Chantiel comments on Latent Variables and Model Mis-Specification

Chantiel 2 Aug 2021 23:00 UTC
1 point
0
“Call a model well-specified if there is some parameter $θ^{*}$ for which $p_{θ^{*}} (y, x)$ matches the true distribution over $y$ , and call a model mis-specified if no such $θ^{*}$ exists.”
Is it even possible to come up with a well-specified model of human behavior or preferences? I wouldn’t be surprised if creating a model of a person with perfect predictive accuracy would require you to model every neuron in their brain to figure out what exactly would be done in every situation. But I don’t think realistic AI’s would even have the storage base to represent a single model like that.
“In the regression setting where we cared about identifying $θ$ , it was obvious that there was no meaningful “true” value of $θ$ when the model was mis-specified.”
I’m worried about this. If we can’t tractably make a well-specified model of behavior, then how do we learn preferences if there is no meaningful “true” value of any latent variables representing preferences in a model?

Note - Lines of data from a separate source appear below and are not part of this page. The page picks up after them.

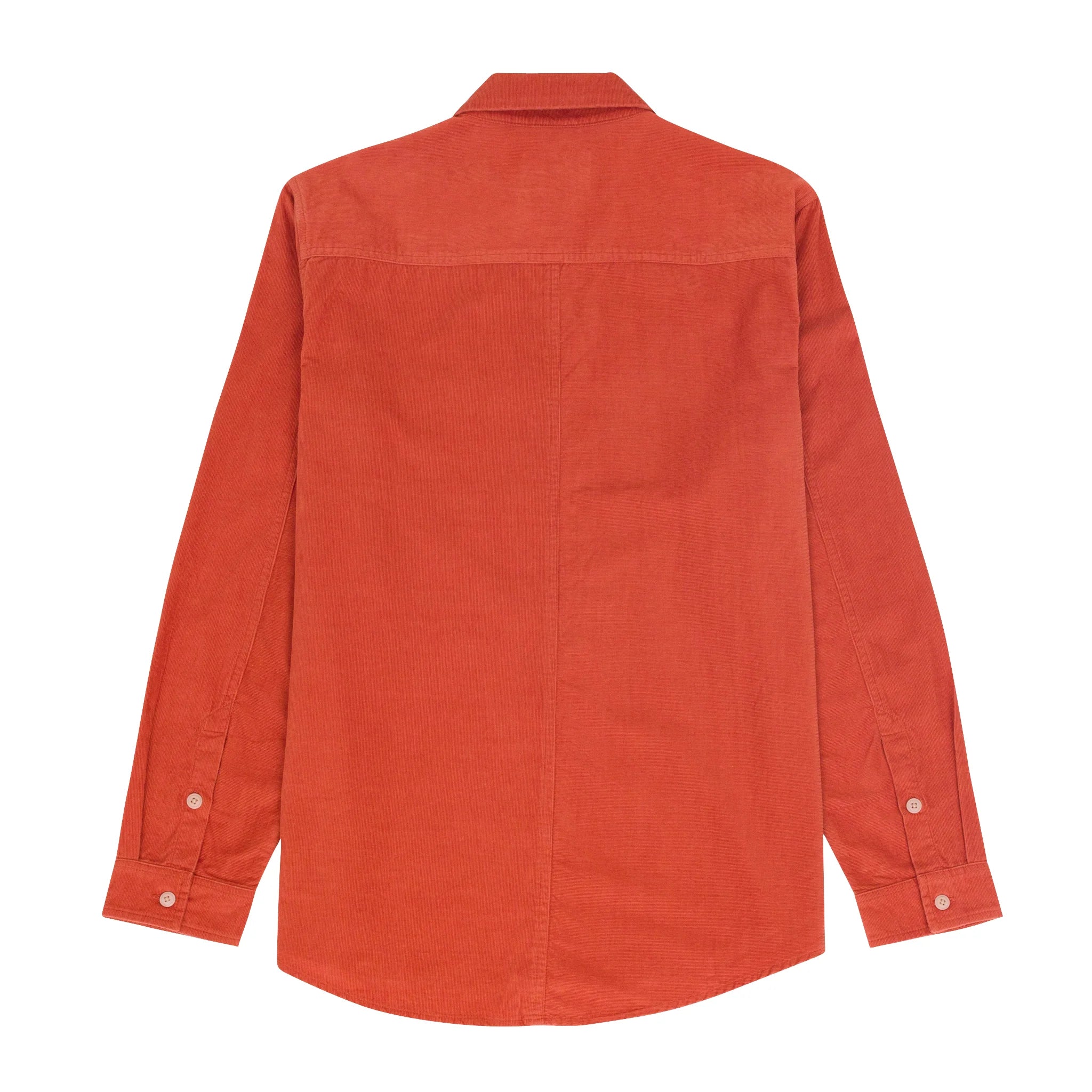 Folk Babycord Shirt Rust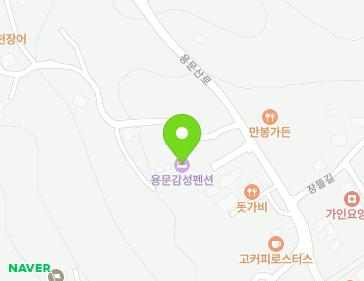 경기도 양평군 용문면 용문산로 213-5 (다가구주택) 지도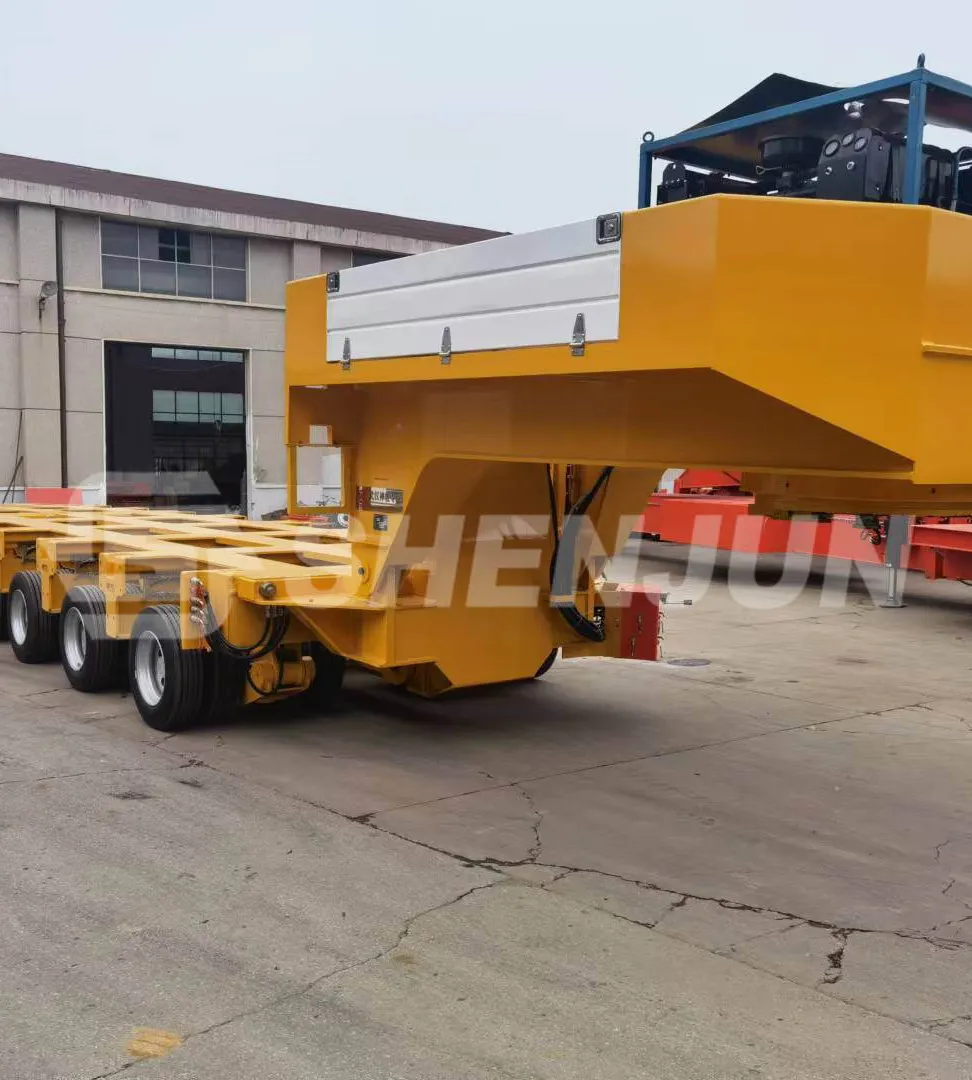 Heavy Duty Modular Trailer Production,Heavy Duty Modular Trailer With A Low Platform Height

But perhaps there actually is a way to assign a reasonable meaning to the “true” value of a model in a mis-specified model. Perhaps you could go with whichever performs best and call that the “true” one. I mean, I think this is how people realistically come up with answers to what’s “true”. For example, someone who only knows Newtonian physics couldn’t come up, using the Newtonian model, of a well-specified model of the actual physical results on Earth,. However, I think it would still be meaningful if they said something like, “the gravity on Earth’s surface is 9.8 meters/second”, because that’s what would work best with their model.